The Cove by Ron Rash which also came out this spring, is a suspense story which hinges on its North Carolina setting and is probably as close to perfect a match as you could get here. At the same May 29, 2012 Book Lover's Club, Marilyn had this to say about The Cove:
"I was immediately caught by the cover - a stream with wooded hills on both sides and the back of a woman with long hair wading in the water. There is a brief introduction by the author which says that during WWI Germans in America were taken to internment camps. It is set in the backwoods of North Carolina. It starts in the 1930s with a man who is doing a land survey. He is from out of town and not feeling very welcome. He finds an abandoned well and pulls out a skull. Flash back to 1918 where a young sister and brother are trying to run their farm after their parents die. The sister helps a man who has been stung by wasps and she finds a note in his pocket that says I am a mute and trying to get to New York and that is all I will say…"
Cold Mountain by Charles Frazier shares the southern setting, lyrical language, and vivid characterizations with A Land More Kind Than Home. They also share a shifting point of view and a storyline in which characters must come terms with the difficulty of their life situation.
A suggestion that is a little more off the beaten path would be Alden Bell's The Reapers Are the Angels. Like Cash's novel, Bell's is also a psychological suspense story merged with a Southern Gothic feel, only in Bell's novel, the characters inhabit a world where they has been a zombie apocalypse. Take out the zombies though, and they are remarkably similar stories.
Other suggestions from this discussion and second reading:
And for a cross format watch alike, the entire time I was reading A Land More Kind Than Home, it kept reminding me of the HBO series Carnivale from the early 2000s. Both have weird preachers and an atmospheric, odd, bleak, yet beautiful story driven by psychological suspense, setting, and characters. Go seek out the DVDs for the series if you liked this novel.
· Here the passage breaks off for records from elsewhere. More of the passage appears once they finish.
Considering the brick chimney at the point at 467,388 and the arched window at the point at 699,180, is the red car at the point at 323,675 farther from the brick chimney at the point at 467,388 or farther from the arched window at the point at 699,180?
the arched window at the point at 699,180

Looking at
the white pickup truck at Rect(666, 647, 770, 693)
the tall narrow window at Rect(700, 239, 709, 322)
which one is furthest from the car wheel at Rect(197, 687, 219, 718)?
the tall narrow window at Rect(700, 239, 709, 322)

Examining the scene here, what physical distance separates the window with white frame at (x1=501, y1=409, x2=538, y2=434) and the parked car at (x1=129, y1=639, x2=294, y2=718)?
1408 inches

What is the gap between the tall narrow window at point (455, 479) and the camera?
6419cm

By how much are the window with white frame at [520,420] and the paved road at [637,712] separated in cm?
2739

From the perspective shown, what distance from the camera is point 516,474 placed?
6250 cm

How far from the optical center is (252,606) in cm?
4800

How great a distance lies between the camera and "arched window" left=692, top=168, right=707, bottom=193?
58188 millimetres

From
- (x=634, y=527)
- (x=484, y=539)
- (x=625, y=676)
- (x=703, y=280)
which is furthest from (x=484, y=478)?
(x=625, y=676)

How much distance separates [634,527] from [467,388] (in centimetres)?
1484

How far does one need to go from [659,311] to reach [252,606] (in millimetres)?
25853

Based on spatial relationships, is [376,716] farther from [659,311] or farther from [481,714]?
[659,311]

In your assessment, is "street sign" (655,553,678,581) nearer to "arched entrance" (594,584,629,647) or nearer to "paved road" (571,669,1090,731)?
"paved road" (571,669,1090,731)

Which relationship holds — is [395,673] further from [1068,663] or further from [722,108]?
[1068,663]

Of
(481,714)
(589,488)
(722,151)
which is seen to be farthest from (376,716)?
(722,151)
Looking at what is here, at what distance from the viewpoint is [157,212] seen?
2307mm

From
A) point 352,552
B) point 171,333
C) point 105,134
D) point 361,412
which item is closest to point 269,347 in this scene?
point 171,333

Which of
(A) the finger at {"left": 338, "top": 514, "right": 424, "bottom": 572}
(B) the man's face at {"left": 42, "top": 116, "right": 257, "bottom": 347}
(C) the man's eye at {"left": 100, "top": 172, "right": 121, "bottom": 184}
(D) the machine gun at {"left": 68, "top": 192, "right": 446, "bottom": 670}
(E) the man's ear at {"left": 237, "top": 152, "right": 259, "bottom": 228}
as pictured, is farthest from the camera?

- Someone in the group mention that the novel was Faulkner-esque. This is a very good comparison.
- Someone else mention it reminded her of To Kill A Mockingbird by Harper Lee. In this case it was the child narration about a crime, a small town, and the issues than run deeper than the specific crime at hand that seemed similar to her.
- Shakespearean tragedy was discussed above and specifically Romeo and Juliet with the 2 families and their dead children.
- I love that the ladies are getting so good at these RA suggestions. Another person mentioned that this book reminded her of her favorite author, who also happens to set his novels in North Carolina, Pat Conroy and specifically Beach Music. Also a great suggestion.
- Finally, NoveList had this outside of the box suggestion-- Shine Shine Shine by Lydia Netzer, "In this novel, we meet Sunny (congenitally bald), her mother (terminally ill), her husband Maxon (a socially inept genius engineer), and their son (diagnosed with autism). The story moves back and forth between Sunny and Maxon’s childhood in rural western Pennsylvania and their present in an affluent suburb of eastern Virginia. Like Cash’s novel, Shine Shine Shine shows us the costs of forcing people to fit into conventional notions of normality."